Er hatte ein wenig straßab geparkt, musste die Ringstraße überqueren. Der Verkehr war überschaubar, und Vanuzzi ließ sich Zeit. Doch als er die Straßenmitte gerade erreicht hatte, hörte er einen Wagen beschleunigen. Er drehte sich dem Geräusch zu und sah, wie das Auto, das ohne Licht fuhr, direkt auf ihn zuhielt. Er trat einen Sprint an, ein Motor jaulte drohend, dann blitzte der Kühlergrill direkt neben ihm auf. Vanuzzi hechtete auf den Bürgersteig, der Wagen schlingerte, fing sich wieder und jagte in irrem Tempo in westlicher Richtung davon. Er hatte ihn nur um wenige Zentimeter verfehlt. Kennzeichen: Fehlanzeige, auch Automarke und Farbe hatte er nicht erkannt, geschweige denn den Fahrer.

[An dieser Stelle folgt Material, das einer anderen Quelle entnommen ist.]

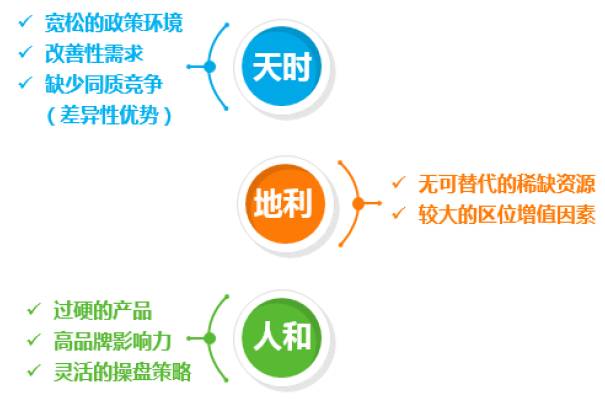 ✓ 宽松的政策环境
✓ 改善性需求
✓ 缺少同质竞争
（差异性优势）

天时

地利

✓ 无可替代的稀缺资源
✓ 较大的区位增值因素

✓ 过硬的产品
✓ 高品牌影响力
✓ 灵活的操盘策略

人和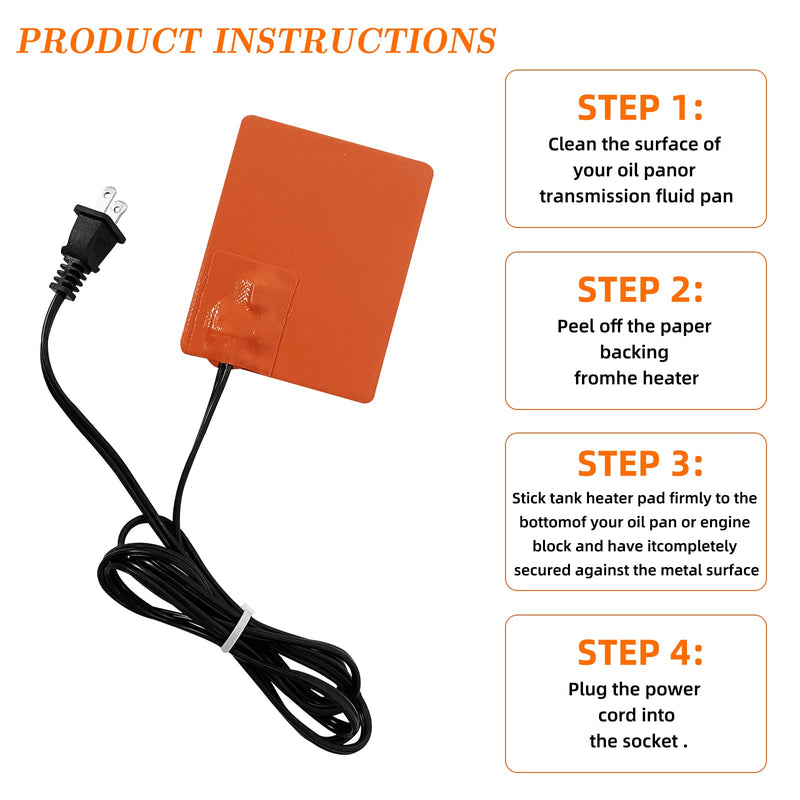 PRODUCT INSTRUCTIONS

STEP 1:
Clean the surface of your oil panor transmission fluid pan

STEP 2:
Peel off the paper backing fromhe heater

STEP 3:
Stick tank heater pad firmly to the bottomof your oil pan or engine block and have itcompletely secured against the metal surface

STEP 4:
Plug the power cord into the socket .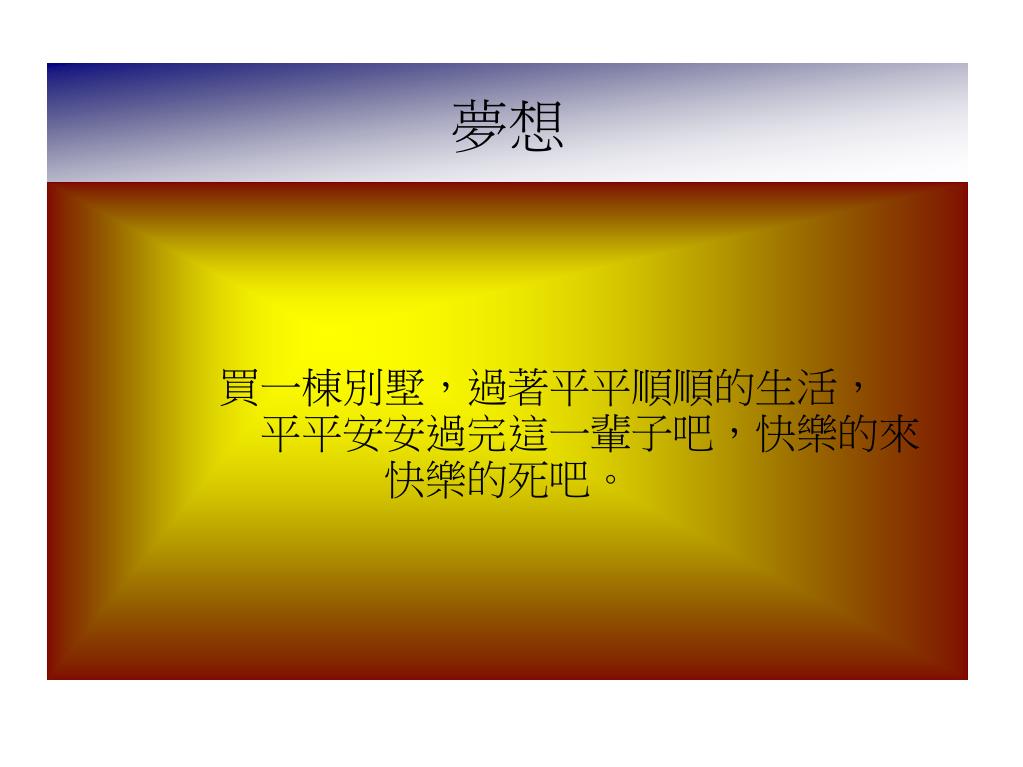 夢想

買一棟別墅，過著平平順順的生活，平平安安過完這一輩子吧，快樂的來快樂的死吧。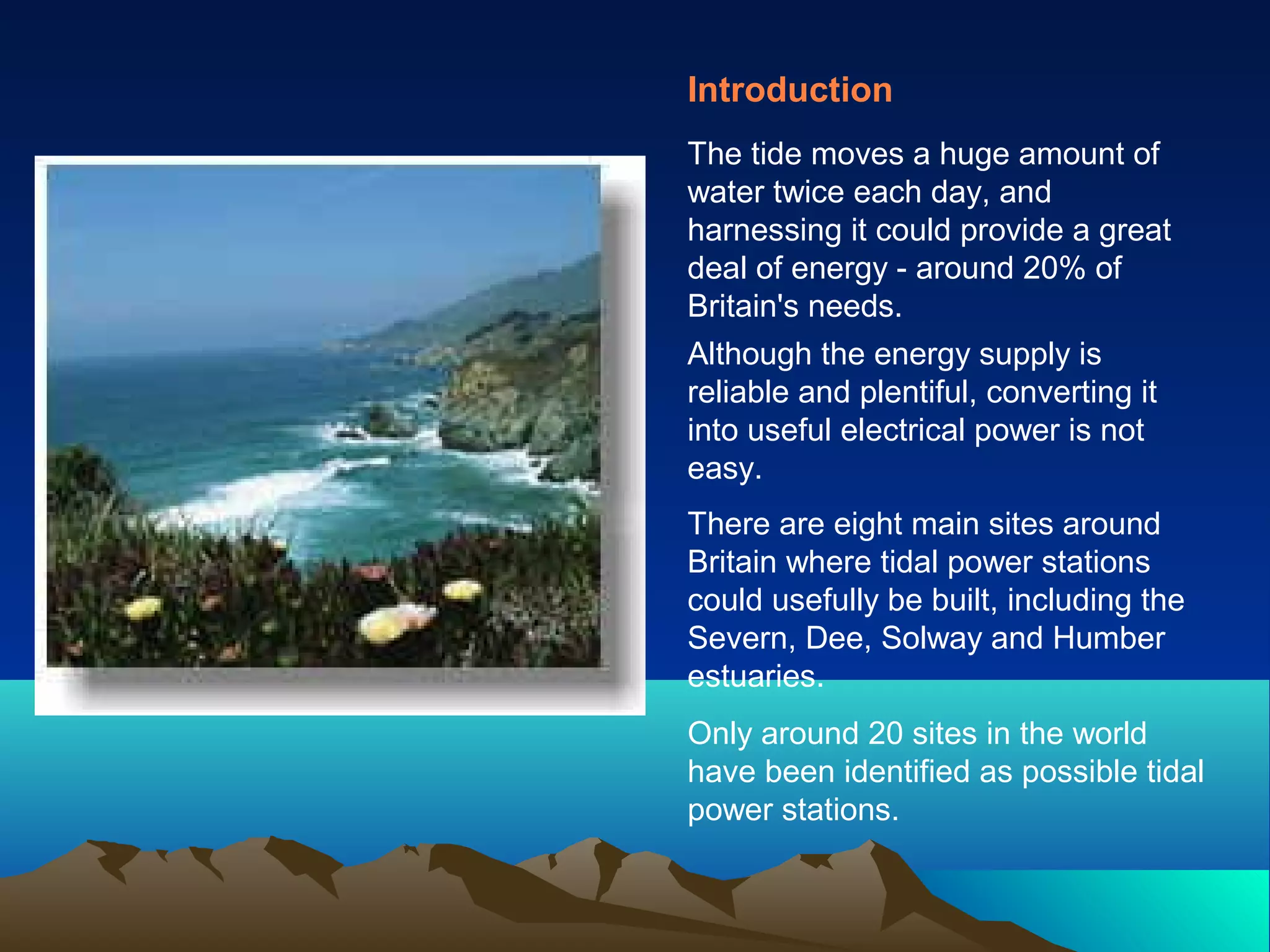 Introduction

The tide moves a huge amount of water twice each day, and harnessing it could provide a great deal of energy - around 20% of Britain's needs.

Although the energy supply is reliable and plentiful, converting it into useful electrical power is not easy.

There are eight main sites around Britain where tidal power stations could usefully be built, including the Severn, Dee, Solway and Humber estuaries.

Only around 20 sites in the world have been identified as possible tidal power stations.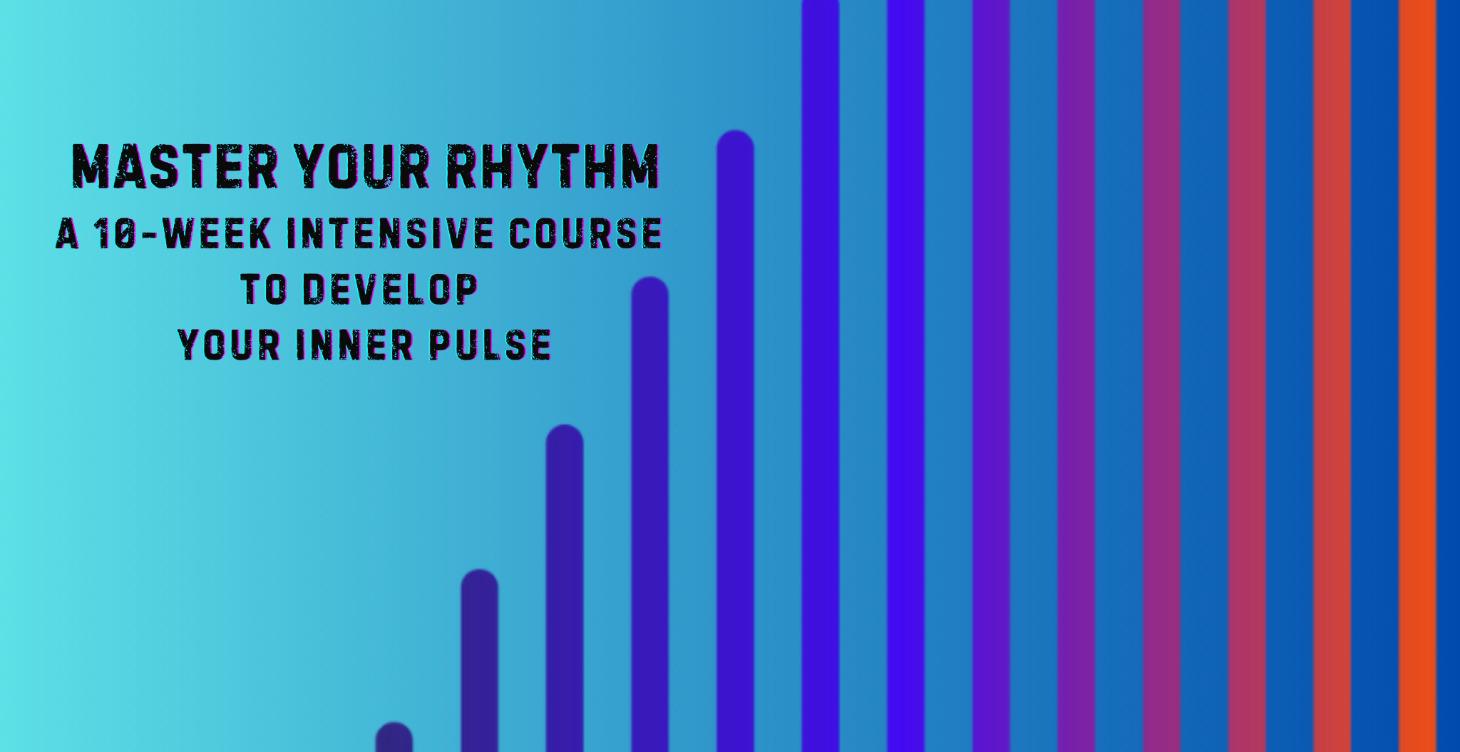 MASTER YOUR RHYTHM
A 10-WEEK INTENSIVE COURSE
TO DEVELOP
YOUR INNER PULSE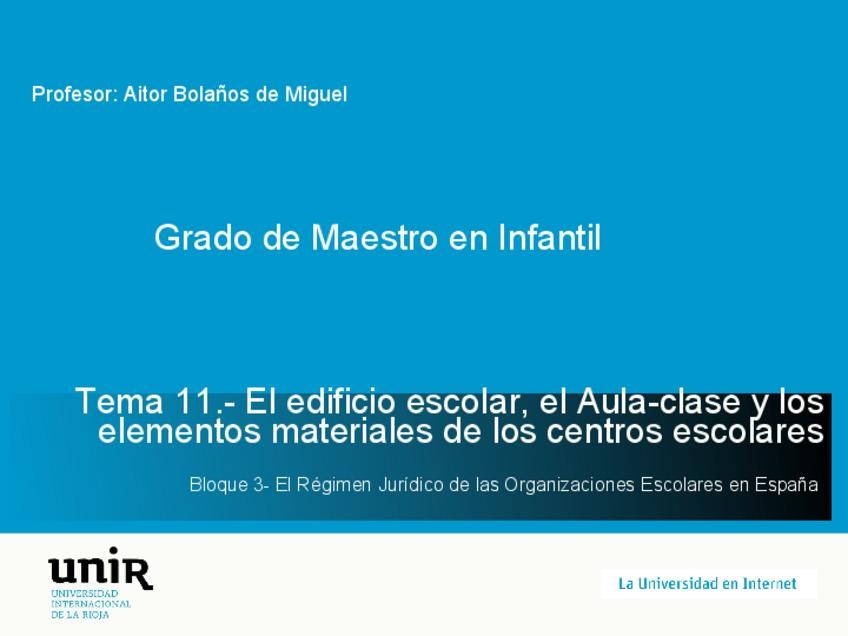 Profesor: Aitor Bolaños de Miguel

Grado de Maestro en Infantil

Tema 11.- El edificio escolar, el Aula-clase y los elementos materiales de los centros escolares

Bloque 3- El Régimen Jurídico de las Organizaciones Escolares en España

unir
UNIVERSIDAD INTERNACIONAL DE LA RIOJA

La Universidad en Internet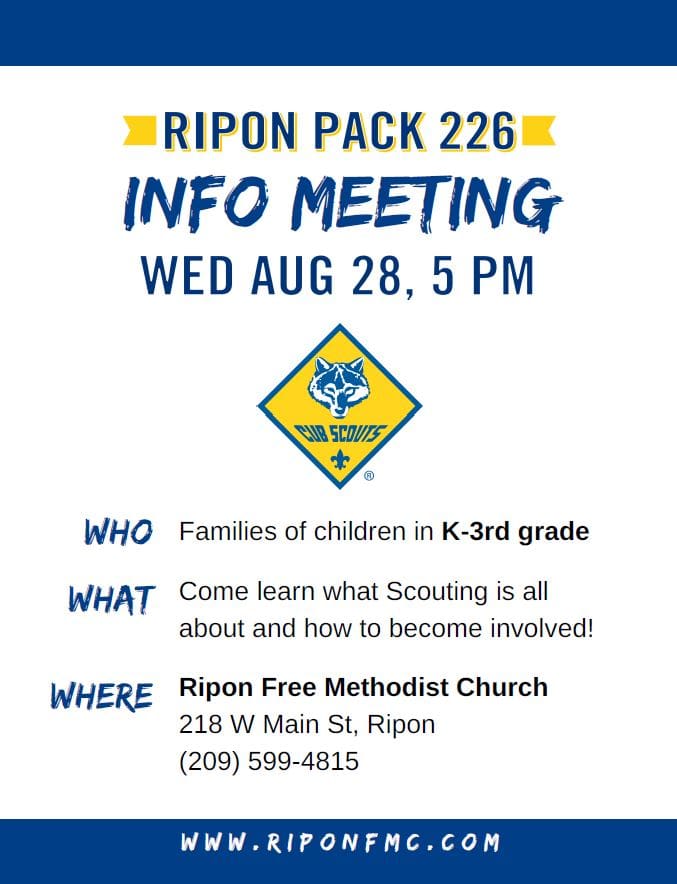 RIPON PACK 226

INFO MEETING

WED AUG 28, 5 PM

CUB SCOUTS ®

WHO Families of children in K-3rd grade

WHAT Come learn what Scouting is all about and how to become involved!

WHERE Ripon Free Methodist Church
218 W Main St, Ripon
(209) 599-4815

WWW.RIPONFMC.COM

Als das Adrenalin abzuflauen begann, richtete sich Vanuzzi mühsam auf. Seine Hüfte schmerzte, wahrscheinlich geprellt, Schürfwunden an den Händen, sonst war er unverletzt. Entweder machte in Köln ein geisteskrankes Arschloch Jagd auf Fußgänger – oder seine neuen algerischen Freunde mochten es überhaupt nicht, wenn jemand Fragen nach einem der Ihren stellte. Es war nicht viel mehr als eine Warnung. Wenn ihn das Auto wirklich erwischen hätte wollen, hätte er keine Chance gehabt!

Das Glas seiner Armbanduhr war gesplittert, aber das Uhrwerk war nach dem Hechtsprung nicht stehengeblieben. Sie zeigte 20.27 Uhr. Wenn er sich beeilte, konnte er es in einer halben Stunde schaffen. Vor 21.30 Uhr ging sein Mann nie heim, Vanuzzi wusste, dass der sicher sein wollte, dass die Kinder bereits im Bett waren, bevor er zu Hause ankam.

Vanuzzi lenkte den Wagen Richtung Autobahn, dann gab er Vollgas bis zum Bonner Verteilerkreuz. Es war 21.05 Uhr, als er an Schloss Deichmannsaue in Bad Godesberg ankam.